• Source material
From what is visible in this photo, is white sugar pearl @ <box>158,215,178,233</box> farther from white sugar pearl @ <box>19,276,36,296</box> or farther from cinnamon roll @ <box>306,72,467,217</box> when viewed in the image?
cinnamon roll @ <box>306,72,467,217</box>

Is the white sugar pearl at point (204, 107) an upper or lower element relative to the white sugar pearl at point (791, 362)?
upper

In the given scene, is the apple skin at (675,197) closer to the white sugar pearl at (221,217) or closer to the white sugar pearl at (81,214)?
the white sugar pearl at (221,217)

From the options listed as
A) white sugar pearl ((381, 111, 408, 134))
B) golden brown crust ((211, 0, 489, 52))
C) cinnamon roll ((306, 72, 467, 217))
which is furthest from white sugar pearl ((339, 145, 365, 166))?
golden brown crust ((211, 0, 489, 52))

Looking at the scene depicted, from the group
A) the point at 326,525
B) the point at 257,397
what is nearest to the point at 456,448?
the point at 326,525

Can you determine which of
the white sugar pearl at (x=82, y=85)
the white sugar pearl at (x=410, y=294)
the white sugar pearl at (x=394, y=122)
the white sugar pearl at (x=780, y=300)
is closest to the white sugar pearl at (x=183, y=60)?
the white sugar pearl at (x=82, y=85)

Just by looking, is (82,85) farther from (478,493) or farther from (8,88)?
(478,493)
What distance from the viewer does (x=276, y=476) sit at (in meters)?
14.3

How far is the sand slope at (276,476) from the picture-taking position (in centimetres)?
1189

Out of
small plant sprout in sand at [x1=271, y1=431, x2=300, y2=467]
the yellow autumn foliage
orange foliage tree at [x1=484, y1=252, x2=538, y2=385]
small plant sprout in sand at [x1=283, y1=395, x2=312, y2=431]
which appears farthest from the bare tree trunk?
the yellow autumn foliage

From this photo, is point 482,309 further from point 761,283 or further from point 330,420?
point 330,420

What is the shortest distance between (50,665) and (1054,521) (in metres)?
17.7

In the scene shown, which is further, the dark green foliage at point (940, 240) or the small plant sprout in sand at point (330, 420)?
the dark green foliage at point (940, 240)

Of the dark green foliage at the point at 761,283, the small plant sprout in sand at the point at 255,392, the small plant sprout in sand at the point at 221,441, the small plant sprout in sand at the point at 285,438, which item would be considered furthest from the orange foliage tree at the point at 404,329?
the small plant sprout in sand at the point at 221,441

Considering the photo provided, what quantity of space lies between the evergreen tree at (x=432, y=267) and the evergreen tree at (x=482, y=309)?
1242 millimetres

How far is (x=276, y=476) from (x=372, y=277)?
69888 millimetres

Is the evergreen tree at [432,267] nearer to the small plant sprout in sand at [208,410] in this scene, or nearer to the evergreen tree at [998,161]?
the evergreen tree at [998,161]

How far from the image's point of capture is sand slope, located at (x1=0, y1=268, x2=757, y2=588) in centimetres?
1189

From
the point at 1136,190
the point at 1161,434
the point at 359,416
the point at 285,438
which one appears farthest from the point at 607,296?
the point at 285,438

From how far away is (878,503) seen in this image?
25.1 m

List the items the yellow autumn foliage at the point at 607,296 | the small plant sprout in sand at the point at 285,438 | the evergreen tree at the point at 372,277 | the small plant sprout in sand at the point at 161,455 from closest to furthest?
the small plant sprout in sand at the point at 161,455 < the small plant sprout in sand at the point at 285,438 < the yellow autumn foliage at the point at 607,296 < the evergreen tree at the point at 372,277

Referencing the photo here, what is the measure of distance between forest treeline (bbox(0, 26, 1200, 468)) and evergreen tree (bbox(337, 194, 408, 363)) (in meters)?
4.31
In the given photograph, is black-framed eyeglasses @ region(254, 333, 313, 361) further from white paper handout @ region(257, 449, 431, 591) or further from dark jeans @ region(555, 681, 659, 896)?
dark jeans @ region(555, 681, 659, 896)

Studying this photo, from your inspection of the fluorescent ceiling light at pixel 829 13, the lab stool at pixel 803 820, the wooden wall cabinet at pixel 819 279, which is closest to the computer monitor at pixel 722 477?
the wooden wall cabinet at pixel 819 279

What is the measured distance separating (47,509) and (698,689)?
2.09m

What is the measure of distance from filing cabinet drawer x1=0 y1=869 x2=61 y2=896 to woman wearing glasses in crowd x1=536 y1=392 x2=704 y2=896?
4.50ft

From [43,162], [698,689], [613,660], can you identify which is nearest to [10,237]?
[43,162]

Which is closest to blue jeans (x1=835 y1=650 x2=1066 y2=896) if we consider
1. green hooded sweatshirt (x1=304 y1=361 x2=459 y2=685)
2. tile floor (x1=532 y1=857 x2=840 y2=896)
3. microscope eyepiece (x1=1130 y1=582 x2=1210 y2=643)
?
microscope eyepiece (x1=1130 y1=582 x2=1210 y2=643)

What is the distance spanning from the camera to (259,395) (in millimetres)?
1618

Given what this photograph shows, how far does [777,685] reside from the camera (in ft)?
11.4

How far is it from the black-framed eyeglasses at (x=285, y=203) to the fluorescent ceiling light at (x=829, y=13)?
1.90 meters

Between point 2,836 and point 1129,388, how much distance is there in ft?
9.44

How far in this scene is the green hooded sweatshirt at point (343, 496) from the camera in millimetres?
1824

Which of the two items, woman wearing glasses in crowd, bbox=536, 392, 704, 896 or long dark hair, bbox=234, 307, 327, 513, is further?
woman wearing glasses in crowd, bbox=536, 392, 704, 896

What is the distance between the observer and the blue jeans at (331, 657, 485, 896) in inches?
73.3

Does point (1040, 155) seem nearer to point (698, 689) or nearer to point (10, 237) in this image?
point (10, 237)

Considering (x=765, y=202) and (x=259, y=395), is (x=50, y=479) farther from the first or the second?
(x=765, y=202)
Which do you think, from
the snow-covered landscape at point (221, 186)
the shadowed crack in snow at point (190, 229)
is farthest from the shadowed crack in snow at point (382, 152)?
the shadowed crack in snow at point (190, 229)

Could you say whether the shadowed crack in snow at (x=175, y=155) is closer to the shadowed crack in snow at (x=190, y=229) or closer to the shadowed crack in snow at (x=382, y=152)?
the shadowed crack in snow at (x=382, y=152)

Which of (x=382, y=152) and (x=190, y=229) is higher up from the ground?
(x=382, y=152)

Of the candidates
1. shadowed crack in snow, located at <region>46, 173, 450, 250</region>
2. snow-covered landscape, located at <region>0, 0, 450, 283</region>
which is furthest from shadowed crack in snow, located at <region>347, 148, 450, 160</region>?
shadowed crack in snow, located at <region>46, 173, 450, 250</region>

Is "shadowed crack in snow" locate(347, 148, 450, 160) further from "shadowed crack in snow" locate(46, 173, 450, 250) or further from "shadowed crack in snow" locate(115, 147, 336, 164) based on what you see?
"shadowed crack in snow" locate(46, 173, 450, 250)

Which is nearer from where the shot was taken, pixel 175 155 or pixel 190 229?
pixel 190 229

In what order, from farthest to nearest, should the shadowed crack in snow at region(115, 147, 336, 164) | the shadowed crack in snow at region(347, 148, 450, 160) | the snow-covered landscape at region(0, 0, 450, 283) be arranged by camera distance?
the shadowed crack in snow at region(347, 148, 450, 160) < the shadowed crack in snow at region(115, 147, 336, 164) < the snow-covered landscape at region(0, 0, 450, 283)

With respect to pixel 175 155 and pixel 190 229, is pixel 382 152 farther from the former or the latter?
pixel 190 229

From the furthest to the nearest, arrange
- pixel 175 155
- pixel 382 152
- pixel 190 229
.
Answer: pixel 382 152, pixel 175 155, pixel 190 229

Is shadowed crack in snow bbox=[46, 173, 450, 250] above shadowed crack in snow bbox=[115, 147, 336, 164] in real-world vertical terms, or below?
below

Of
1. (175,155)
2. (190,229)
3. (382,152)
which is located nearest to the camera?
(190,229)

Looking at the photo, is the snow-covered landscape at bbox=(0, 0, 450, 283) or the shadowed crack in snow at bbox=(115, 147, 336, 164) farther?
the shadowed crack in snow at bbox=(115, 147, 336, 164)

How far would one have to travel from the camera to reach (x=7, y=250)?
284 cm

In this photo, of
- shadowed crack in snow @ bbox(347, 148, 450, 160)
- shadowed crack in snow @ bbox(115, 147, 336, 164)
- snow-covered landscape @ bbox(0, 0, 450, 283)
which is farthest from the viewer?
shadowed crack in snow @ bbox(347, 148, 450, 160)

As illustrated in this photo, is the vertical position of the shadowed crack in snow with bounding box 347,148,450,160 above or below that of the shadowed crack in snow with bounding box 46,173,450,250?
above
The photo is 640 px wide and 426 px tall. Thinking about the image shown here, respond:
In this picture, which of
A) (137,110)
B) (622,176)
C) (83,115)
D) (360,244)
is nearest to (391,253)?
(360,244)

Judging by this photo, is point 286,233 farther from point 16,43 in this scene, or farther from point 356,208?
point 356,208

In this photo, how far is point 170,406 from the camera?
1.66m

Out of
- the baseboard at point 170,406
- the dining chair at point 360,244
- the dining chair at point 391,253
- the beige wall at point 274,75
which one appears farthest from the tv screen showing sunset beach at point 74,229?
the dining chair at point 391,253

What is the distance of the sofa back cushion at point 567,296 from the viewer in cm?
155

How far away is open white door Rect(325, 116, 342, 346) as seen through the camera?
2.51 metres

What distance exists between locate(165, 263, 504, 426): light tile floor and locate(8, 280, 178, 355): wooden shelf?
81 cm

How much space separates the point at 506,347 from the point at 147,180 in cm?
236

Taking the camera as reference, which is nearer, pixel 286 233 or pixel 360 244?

• Your instructions
Reproduce the records word for word, starting at the line that contains "In this photo, of" and ending at the final line of the records.

• Task answer
In this photo, of
- shadowed crack in snow @ bbox(347, 148, 450, 160)
- shadowed crack in snow @ bbox(115, 147, 336, 164)
- snow-covered landscape @ bbox(0, 0, 450, 283)
which is farthest from the viewer?
shadowed crack in snow @ bbox(347, 148, 450, 160)

As illustrated in this photo, is the vertical position of the shadowed crack in snow with bounding box 347,148,450,160 above or below that of the shadowed crack in snow with bounding box 46,173,450,250?
above
The photo is 640 px wide and 426 px tall. Thinking about the image shown here, respond:
In this picture, which of
A) (137,110)
B) (622,176)
C) (83,115)
D) (360,244)
is nearest to (391,253)?
(360,244)

Judging by this photo, is point 286,233 farther from point 16,43 in this scene, or farther from point 356,208?
point 356,208

In this photo, how far is point 170,406 from the camera?
1.66m

Out of
- the baseboard at point 170,406
- the dining chair at point 360,244
- the dining chair at point 391,253
- the beige wall at point 274,75
which one appears farthest from the tv screen showing sunset beach at point 74,229?
the dining chair at point 391,253

What is the distance of the sofa back cushion at point 567,296 from the viewer in cm?
155

How far away is open white door Rect(325, 116, 342, 346) as seen through the camera?
2.51 metres

What distance exists between locate(165, 263, 504, 426): light tile floor and locate(8, 280, 178, 355): wooden shelf?
81 cm

How much space separates the point at 506,347 from the point at 147,180 in cm?
236

Taking the camera as reference, which is nearer, pixel 286 233 or pixel 360 244?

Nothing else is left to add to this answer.